6:15 pm on 24 December 2017

A war veteran who lost his sight after a snake attack in the Malayan jungle has won a 50-year fight for compensation.

Patrick Edwards and daughter Aneta.

Patrick Edwards and daughter Aneta. Photo: Supplied / Aneta Edwards

Patrick Edwards has been arguing about his pension entitlements with the military authorities since the 1960s. He fought in the anti-Communist Malayan Emergency and was on a jungle patrol on the Thai-Malay border when a cobra spat at him.

Since the 60s, he has been arguing that his eyesight was damaged during military service. His overall pension package did not include compensation for loss of sight, but a court decision this week by Justice Joe Williams said he was entitled to a full disablement pension and his compensation package back-dated to 1966.

Earlier this year, Mr Edwards sought and was granted a judicial review in the High Court.

Patrick Edwards in the Malayan jungle.

Patrick Edwards in the Malayan jungle. Photo: Supplied / Aneta Edwards

His daughter Aneta Edwards told RNZ the family was quietly confident after the judicial review earlier this year.

She has been involved in her father's legal fight for more than 20 years and said he was rapt.

"It's been so long. It's great to to have the win but the whole of what it cost my dad and my family, no-one can really understand or appreciate.

"The compensation will never replace the loss of my dad's sight but it's definitely a recognition and respect and at an official level his situation has been finally recognised."

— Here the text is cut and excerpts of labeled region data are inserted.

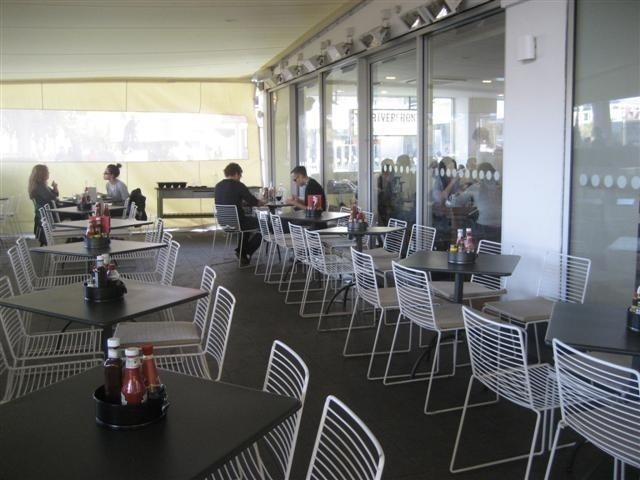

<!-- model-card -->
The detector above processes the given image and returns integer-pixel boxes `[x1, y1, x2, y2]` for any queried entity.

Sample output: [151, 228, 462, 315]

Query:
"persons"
[96, 163, 129, 216]
[377, 127, 502, 239]
[285, 166, 325, 212]
[28, 164, 59, 224]
[216, 163, 263, 266]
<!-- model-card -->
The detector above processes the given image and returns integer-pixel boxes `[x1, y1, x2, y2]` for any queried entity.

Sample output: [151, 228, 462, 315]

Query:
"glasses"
[294, 175, 299, 182]
[104, 172, 112, 176]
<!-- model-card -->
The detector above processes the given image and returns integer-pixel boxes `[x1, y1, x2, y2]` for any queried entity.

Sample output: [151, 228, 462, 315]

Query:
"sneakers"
[235, 254, 249, 267]
[235, 247, 239, 254]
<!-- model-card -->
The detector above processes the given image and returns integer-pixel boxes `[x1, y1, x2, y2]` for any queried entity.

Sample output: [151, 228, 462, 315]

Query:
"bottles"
[121, 347, 147, 405]
[450, 227, 475, 253]
[86, 201, 111, 238]
[141, 343, 162, 400]
[103, 337, 123, 402]
[95, 253, 120, 287]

Mr Edwards' case was complicated by the passage of time, incomplete military records, and changes in the war veteran legislation. The old War Pensions Act was repealed in 2014.

In his decision, Justice Williams said the pension authorities made a fundamental error by overlooking that in 1966 - when the original pension claim was lodged - the definition of service applied to "any" service. He said they were required, at the time, to consider whether the pension should have been granted for loss of vision.

But this was not considered at the time.

Justice Williams said Mr Edwards should have been granted a full war disablement pension in 1966.

"Mr Edwards' pension was for permanent disability.

"It was not like WINZ or ACC entitlements that require ongoing proof of eligibility ... It follows that in my view Mr Edwards should have received a War Disablement Pension from 1966 ... And the Secretary (and the Appeal Board) ought to have backdated his pension accordingly in 2008 and 2009, not as a matter of discretion, but as a matter of entitlement."

Authorities rejected five claims for his war pension to include comprehensive cover for loss of sight.

In the 2000s, authorities accepted a claim for loss of sight related to service and agreed to back-date his pension, but only by a few years, when he argued the back-dating should apply from the original pension claim in the 1960s, when he lost sight in one eye. By 1989, he was blind.

The Malayan Emergency was an anti-communist guerilla war between forces of the Commonwealth, including about 4000 Kiwi soldiers, and Malayan forces between 1948 and 1960.